In the end, that proved unpractical, but when I found a friend who were willing to drive from Oslo to Dover and back to get him home, I was able to fill up the car in both directions, thereby covering the costs of the trip, by submitting a message to Hitchhiker’s Central. I did call around to a few other travellers advertising for lift to London before submitting an ad myself, and several of those I talked to had already found lift from Oslo to London which suggests my experience was not unique.

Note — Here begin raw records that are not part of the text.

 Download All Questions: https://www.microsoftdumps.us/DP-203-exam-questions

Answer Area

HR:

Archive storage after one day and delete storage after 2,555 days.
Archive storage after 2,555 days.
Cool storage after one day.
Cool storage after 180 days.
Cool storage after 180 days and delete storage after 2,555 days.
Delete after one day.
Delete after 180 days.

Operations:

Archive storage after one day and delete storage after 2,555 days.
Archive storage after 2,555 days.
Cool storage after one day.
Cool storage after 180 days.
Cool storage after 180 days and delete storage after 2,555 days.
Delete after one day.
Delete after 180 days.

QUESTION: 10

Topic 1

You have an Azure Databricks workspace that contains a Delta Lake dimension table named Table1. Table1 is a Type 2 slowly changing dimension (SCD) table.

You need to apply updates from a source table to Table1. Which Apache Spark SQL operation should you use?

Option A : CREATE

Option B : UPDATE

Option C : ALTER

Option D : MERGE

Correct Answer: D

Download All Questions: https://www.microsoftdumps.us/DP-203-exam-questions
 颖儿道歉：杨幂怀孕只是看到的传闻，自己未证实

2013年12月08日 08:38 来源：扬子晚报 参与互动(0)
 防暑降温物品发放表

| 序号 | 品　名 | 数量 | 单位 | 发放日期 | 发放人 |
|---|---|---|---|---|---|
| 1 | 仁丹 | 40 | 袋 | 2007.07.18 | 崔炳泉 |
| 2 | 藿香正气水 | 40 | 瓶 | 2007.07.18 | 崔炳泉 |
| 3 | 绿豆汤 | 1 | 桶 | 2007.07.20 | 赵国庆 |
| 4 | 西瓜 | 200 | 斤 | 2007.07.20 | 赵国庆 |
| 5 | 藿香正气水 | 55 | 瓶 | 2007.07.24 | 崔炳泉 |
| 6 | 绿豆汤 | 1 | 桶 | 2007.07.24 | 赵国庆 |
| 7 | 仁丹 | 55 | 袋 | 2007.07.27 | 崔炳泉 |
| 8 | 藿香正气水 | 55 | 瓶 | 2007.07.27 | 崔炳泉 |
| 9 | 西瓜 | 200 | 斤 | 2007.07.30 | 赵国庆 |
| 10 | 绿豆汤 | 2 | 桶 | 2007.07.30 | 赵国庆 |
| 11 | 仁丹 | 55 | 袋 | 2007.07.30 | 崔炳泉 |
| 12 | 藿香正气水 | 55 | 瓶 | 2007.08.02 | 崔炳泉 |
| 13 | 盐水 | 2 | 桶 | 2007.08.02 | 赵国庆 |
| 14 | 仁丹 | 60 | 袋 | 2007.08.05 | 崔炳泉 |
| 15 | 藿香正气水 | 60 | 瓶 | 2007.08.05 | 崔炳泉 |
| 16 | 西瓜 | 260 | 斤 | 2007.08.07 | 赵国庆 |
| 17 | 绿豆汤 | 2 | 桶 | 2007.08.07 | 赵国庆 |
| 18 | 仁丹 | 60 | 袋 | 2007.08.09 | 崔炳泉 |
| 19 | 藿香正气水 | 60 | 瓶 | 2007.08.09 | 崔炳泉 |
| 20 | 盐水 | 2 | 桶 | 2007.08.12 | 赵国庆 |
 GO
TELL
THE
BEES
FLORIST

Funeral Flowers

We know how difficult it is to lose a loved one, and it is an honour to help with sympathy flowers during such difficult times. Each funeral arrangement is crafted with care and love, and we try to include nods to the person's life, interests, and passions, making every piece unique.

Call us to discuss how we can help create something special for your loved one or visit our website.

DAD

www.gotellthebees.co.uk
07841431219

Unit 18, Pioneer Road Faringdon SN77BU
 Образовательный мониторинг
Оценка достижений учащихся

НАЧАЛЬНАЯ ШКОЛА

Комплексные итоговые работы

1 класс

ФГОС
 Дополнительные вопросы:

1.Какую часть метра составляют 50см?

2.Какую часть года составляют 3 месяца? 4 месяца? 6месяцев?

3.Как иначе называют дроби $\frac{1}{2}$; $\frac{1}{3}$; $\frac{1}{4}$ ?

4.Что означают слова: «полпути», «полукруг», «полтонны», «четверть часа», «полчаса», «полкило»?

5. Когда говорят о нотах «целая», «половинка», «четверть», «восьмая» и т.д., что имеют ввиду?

Within minutes of placing an "ad" (a free message) on Hitchhiker’s central, the receptionist at a Rica hotel in Oslo called me to hear if I had room for a British businessman staying at the hotel (that’s service for you, it made me like Rica even better than I already did). The last passenger on the trip to Dover (they arrived this morning) was a Norwegian student desperate to get back to the UK for his exams at Cardiff University. On the way back to Oslo, the car will bring a salesman, a singer and a conductor - all Norwegians who were stranded in London.
I do wonder about the conversations in all those cars now travelling across Europe with people who must be complete strangers to each others. I hope some people have the presence to record them, either by way of video or blog. At least all the people I talked to sounded like really nice people, and part of me wanted to go myself just for the adventure of it. I’m not so sure it felt all that wonderful when they arrived Dover after 20 hours on the road, but still…at least they’re in the right country now.
I'm thinking that all the wonderful ways I’ve seen people collaborate and help each other get home, via Twitter, blogs and on Hitchhiker’s Central, must be the one redeeming feature of this crisis. Social media has certainly played an important role too, and Twitter was of some help for me when planning the Oslo-Dover-Oslo trip.
What VG.no could offer in this situation was scale, with it’s close to 3m unique users a week it offered people a brilliant connection point that few other sites could. It’s a great service to its readers and, I’m sure, a great click winner too.
For the record: It must be said that the media trainer in question was in Norway to do in-house training for VG.no and give a talk at a NONA-event, and that VG.no’s editor is a board member of NONA, but his visit was organised by me, as the president of NONA, and, as this crisis happened over the weekend, so was the "rescue operation".